**INSTRUCTIONS**
- A) According to the passage on ASIC complaints, how many staff does ASIC dedicate to managing its complaints?
- B) Reproduce word for word the part of the passage on ASIC complaints that opens with the words containing "Further, the complaints" and closes with "Mr Day said.".
- C) Write what comes next in the passage on ASIC complaints, picking up after its final sentence.

Of those reports that were dropped, 48 per cent were said to have insufficient evidence.

Around a tenth (9 per cent) of the 10,711 issues were outside of ASIC’s jurisdiction and 2 per cent of the cases involved no breach or offences.

“Can ASIC please explain why so many complaints are resulting in no further action, 65 per cent seems quite high,” Senator Rennick questioned.

Warren Day, chief operating officer at ASIC responded that there would be a wide range of matters across the 10,711 complaints, which would have no standing.

“They are effectively allegations of misconduct that often don’t have the evidence, or maybe are out of jurisdiction, or may actually be for another regulator, or maybe out of time – whole range of things at play there,” he said.

Further, the complaints add to breach reports from industry. There were 1,174 breach reports from auditors during the 2020-21 year, in addition to 2,435 from Australian Financial Services (AFS) licensees and managed investment schemes and 817 whistleblower disclosures.

Of the auditor and AFS reports, 89 per cent had been analysed and assessed for no further action.

But as Mr Day explained, ASIC has limited resources. There are around 70 to 80 staff dedicated to managing its complaints and they effectively act as a “triage” unit, deciding which matters should be prioritised.

“I think it’s a hard and difficult comparison to say the number of investigations we’ve taken and the number that we’ve completed, against the number of reports of misconduct that we will get from the general public,” Mr Day said.

**DATA LINES**
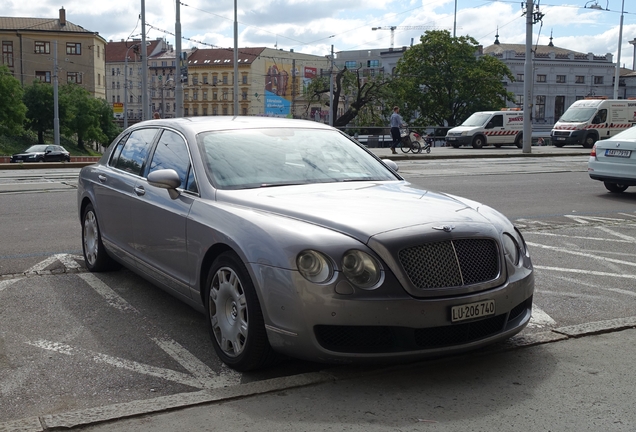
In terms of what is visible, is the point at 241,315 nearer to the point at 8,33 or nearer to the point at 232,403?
the point at 232,403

**RESULTS IN ORDER**
- A) Around 70 to 80 staff.

- B)
Further, the complaints add to breach reports from industry. There were 1,174 breach reports from auditors during the 2020-21 year, in addition to 2,435 from Australian Financial Services (AFS) licensees and managed investment schemes and 817 whistleblower disclosures.

Of the auditor and AFS reports, 89 per cent had been analysed and assessed for no further action.

But as Mr Day explained, ASIC has limited resources. There are around 70 to 80 staff dedicated to managing its complaints and they effectively act as a “triage” unit, deciding which matters should be prioritised.

“I think it’s a hard and difficult comparison to say the number of investigations we’ve taken and the number that we’ve completed, against the number of reports of misconduct that we will get from the general public,” Mr Day said.

- C)
“Because then on top of that we’ve got the number of breach reports that we get from industry. On top of that again, we’ll get the number of reports that we will get from insolvency practitioners as well.

“And so with ASIC’s resources, we’ve got to decide which of those is the higher priority because we can’t get to everything.”

Mr Day also reported that a number of complaints could involve people within companies with vendettas against each other – at which point ASIC would tell them to seek legal advice and resolve it themselves.

But Senator Rennick pointed to prior inquiries, including the banking royal commission, which had suggested that ASIC has a “reactive culture” and doesn’t take adequate action in response to corporate misconduct.

“Doesn’t the 2021 annual report suggest that ASIC hasn’t learned any lessons in the past decade?” the senator quizzed.

ASIC chair Joe Longo defended the watchdog, claiming that it was a “misreading of the annual report”.

“Even before I started, ASIC was an active litigator, and a lot of our matters are actually litigated or prompted by our own action,” Mr Longo said.

“I haven’t been asked the last 10 months or so about our approach to enforcement. I think it’s active, targeted, credible. We’re probably one of the most active regulatory litigators in the country.

“There isn’t a day that doesn’t pass when ASIC isn’t in court, either a civil court or a criminal court, and I’m not talking about magistrates courts, I’m talking about superior courts all around the country.”

The regulator’s processes around its industry levy calculation and estimates have also copped recent scrutiny, after aggregators were recently hit with a spike in fees.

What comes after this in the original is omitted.